Landgraf took his early samples to DC Comics and Marvel Comics. He said:

"I went up to Marvel around lunchtime and spotted Stan Lee coming out of Marvel’s building. I introduced myself and told him I just got out of the service and asked if I could show him my portfolio. He said he was going to lunch but that I could go up to Marvel and say that Stan said I could show my work to John Romita, the art director. I was able to go in right away to see him."

==Comics==
Landgraf's artwork appeared in DC Comics publications from 1977 to 1981, including The Witching Hour #85; Ghosts #68, #71–76, #82, #91, and #101; Weird War Tales #89; and The Unexpected #202 and #216. He penciled "Adventures of Nightwing and Flamebird" stories in The Superman Family #184–193 and illustrated Hawkman stories in World's Finest Comics #262, #264–266.

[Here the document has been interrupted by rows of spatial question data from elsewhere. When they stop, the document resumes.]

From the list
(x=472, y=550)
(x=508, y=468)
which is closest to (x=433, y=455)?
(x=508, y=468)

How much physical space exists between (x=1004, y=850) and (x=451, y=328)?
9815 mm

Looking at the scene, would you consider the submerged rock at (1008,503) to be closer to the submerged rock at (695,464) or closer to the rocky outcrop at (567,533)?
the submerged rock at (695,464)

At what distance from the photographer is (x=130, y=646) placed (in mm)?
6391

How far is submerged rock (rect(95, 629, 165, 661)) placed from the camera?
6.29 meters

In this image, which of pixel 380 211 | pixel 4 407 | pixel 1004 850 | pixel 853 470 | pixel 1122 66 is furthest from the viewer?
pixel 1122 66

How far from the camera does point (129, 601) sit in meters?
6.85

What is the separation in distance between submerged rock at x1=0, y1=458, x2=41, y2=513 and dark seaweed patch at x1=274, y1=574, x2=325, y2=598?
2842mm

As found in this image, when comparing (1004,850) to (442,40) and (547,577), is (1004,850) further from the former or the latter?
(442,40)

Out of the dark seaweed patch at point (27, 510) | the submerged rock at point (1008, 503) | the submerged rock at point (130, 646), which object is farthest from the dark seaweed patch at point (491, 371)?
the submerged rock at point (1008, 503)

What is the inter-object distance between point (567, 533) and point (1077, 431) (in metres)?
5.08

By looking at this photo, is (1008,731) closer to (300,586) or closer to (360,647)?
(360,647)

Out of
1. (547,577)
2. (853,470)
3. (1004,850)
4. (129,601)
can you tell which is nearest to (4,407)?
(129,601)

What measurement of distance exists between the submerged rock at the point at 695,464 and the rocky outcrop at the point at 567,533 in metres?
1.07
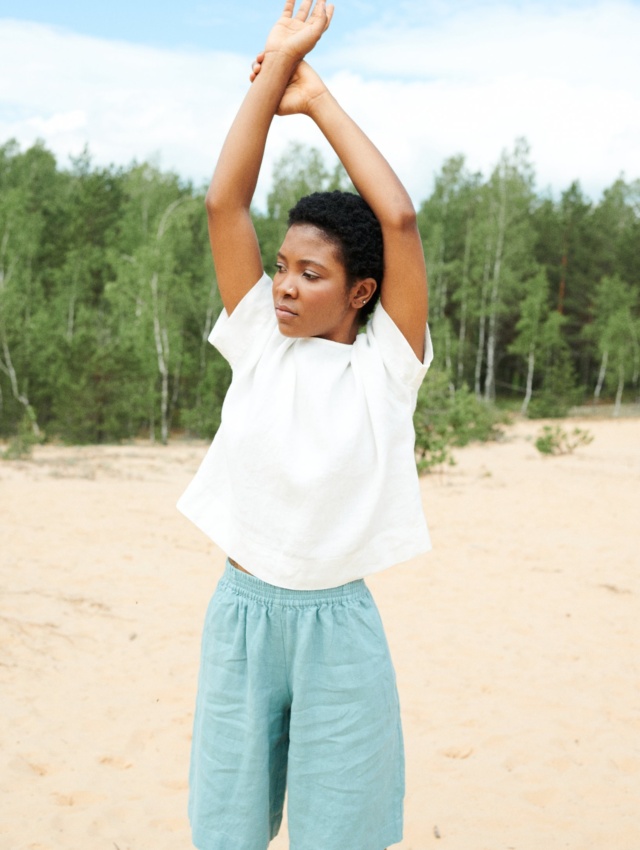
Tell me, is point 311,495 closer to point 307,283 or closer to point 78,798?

He worked for Marvel Comics as part of Tony DeZuniga’s “Tribe” studio, inking various projects from 1977–1979.

=== Contribution to "At the Sign of the Lion" (1979) ===
Landgraf is widely recognized for illustrating the Wolverine story "At the Sign of the Lion," first published in Marvel Comic #335 (UK) in March 1979. The story—written by Jo Duffy and inked by George Pérez—is regarded by historians, collectors, and multiple pricing authorities as the first solo Wolverine story, predating The Uncanny X-Men #133 (1980) and the 1982 Wolverine limited series.

In a 2019 interview with The Comics Journal, Landgraf stated that illustrating Wolverine’s first solo story is one of the accomplishments for which he most hopes to be remembered, reflecting the personal significance he places on the work.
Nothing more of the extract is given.